WHAT THIS TASK INVOLVES →
Please write out the lines from the one containing "Amongst the choices" through the one containing "4. [121,492]", both included, and nothing else, reproducing each line exactly.
------------------------------------------------------------------------
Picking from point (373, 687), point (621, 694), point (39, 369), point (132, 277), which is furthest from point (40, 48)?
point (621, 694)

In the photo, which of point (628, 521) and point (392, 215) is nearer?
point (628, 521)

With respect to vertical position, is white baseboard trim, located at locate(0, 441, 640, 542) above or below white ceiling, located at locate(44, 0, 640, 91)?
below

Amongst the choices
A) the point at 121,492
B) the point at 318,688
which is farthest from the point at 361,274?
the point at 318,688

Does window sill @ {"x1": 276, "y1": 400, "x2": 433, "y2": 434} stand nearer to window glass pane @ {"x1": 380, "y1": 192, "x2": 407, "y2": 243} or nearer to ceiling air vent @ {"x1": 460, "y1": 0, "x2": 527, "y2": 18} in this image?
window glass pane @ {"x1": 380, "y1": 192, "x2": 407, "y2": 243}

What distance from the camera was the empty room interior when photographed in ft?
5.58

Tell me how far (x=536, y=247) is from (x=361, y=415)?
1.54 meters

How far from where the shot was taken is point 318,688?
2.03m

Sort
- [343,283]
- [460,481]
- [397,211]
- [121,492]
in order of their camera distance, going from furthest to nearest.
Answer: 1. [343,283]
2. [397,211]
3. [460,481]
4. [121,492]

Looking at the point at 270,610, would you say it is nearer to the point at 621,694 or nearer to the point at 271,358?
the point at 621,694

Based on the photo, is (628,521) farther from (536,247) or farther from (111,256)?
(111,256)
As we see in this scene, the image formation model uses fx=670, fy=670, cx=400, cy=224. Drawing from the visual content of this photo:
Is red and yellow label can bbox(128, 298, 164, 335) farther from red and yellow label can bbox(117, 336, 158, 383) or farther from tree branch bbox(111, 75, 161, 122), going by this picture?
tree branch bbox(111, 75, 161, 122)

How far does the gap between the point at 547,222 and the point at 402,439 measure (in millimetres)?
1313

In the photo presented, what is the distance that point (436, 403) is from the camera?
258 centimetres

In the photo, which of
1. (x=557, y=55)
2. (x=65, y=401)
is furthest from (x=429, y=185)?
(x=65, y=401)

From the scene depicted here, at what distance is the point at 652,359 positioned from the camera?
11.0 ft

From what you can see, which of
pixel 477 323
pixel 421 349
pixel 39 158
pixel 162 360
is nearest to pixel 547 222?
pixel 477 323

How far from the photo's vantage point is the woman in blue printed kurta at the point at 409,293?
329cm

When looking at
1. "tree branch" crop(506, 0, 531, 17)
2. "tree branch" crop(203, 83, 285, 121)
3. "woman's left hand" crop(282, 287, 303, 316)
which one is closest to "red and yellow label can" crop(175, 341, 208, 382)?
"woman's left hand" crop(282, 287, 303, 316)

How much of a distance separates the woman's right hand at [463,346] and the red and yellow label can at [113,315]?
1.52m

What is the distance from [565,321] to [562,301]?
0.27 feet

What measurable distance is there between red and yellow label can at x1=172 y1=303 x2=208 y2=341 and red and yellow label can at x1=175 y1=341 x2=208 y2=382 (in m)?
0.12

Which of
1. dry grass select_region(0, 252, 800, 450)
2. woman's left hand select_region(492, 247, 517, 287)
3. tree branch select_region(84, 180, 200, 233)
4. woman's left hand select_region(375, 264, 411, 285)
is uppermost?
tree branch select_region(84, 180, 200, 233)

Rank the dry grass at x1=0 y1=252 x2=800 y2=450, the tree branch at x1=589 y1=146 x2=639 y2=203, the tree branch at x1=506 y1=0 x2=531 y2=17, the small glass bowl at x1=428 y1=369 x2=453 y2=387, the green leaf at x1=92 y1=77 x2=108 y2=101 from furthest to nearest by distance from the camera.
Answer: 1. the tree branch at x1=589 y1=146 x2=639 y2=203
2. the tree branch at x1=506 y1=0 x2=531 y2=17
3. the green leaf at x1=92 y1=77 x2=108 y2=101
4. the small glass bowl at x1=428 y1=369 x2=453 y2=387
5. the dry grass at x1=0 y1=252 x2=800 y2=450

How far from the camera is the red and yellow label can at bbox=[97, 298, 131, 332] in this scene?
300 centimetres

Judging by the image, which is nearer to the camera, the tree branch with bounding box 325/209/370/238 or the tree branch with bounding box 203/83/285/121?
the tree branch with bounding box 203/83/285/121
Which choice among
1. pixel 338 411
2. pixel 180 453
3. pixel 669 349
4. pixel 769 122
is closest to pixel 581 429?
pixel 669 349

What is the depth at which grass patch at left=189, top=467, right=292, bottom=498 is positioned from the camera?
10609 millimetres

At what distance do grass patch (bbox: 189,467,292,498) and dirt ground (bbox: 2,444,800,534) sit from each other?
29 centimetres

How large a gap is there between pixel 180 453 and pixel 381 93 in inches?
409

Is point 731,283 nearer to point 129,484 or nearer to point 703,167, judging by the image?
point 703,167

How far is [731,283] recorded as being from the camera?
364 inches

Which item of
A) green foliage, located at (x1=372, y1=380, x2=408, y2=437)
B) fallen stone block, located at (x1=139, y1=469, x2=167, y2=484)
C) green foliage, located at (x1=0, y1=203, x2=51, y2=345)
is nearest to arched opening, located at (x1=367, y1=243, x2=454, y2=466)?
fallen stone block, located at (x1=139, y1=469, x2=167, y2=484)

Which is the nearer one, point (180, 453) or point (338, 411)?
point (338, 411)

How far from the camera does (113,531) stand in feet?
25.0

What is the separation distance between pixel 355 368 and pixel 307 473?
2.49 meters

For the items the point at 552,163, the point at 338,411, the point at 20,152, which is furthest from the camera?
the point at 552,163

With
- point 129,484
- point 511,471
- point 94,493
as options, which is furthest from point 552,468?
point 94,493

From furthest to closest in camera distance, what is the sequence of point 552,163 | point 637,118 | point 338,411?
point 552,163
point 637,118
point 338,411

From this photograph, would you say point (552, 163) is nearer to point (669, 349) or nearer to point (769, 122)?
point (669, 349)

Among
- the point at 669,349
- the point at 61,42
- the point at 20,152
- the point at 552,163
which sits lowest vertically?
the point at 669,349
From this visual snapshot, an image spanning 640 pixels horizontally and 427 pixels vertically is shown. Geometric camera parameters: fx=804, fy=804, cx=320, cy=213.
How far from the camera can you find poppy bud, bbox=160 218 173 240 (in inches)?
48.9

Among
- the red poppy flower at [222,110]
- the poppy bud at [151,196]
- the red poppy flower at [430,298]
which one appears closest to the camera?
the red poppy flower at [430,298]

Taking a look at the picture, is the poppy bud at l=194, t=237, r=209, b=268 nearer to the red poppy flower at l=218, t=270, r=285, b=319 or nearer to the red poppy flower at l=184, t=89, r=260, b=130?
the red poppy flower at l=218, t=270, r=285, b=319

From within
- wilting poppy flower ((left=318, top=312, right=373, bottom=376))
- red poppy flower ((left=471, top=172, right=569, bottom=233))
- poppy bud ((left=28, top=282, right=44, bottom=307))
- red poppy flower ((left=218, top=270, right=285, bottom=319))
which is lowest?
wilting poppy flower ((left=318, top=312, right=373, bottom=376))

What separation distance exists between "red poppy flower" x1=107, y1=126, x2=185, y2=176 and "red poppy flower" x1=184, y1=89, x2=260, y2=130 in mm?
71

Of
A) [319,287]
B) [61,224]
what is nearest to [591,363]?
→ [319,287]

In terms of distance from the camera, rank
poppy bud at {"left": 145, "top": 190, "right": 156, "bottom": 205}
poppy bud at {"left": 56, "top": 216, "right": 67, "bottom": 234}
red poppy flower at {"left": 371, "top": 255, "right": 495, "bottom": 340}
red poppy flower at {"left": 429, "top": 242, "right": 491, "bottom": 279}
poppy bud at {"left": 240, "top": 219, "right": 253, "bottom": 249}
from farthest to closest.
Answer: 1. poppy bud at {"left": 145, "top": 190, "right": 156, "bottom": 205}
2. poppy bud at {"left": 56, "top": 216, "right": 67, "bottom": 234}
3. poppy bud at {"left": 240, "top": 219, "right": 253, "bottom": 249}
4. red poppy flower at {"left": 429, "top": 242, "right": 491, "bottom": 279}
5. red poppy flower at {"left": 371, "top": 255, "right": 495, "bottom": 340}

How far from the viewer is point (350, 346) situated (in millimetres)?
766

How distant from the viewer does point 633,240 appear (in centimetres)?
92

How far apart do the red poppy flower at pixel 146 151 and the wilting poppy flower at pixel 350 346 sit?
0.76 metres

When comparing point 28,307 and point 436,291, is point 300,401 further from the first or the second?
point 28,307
------------------------------------------------------------------------
COMPLETED TASK →
Amongst the choices
A) the point at 121,492
B) the point at 318,688
which is farthest from the point at 361,274?
the point at 318,688

Does window sill @ {"x1": 276, "y1": 400, "x2": 433, "y2": 434} stand nearer to window glass pane @ {"x1": 380, "y1": 192, "x2": 407, "y2": 243} or nearer to ceiling air vent @ {"x1": 460, "y1": 0, "x2": 527, "y2": 18} in this image?
window glass pane @ {"x1": 380, "y1": 192, "x2": 407, "y2": 243}

What distance from the camera was the empty room interior when photographed in ft?
5.58

Tell me how far (x=536, y=247) is from (x=361, y=415)?
1.54 meters

How far from where the shot was taken is point 318,688?
2.03m

Sort
- [343,283]
- [460,481]
- [397,211]
- [121,492]
in order of their camera distance, going from furthest to nearest.
Answer: 1. [343,283]
2. [397,211]
3. [460,481]
4. [121,492]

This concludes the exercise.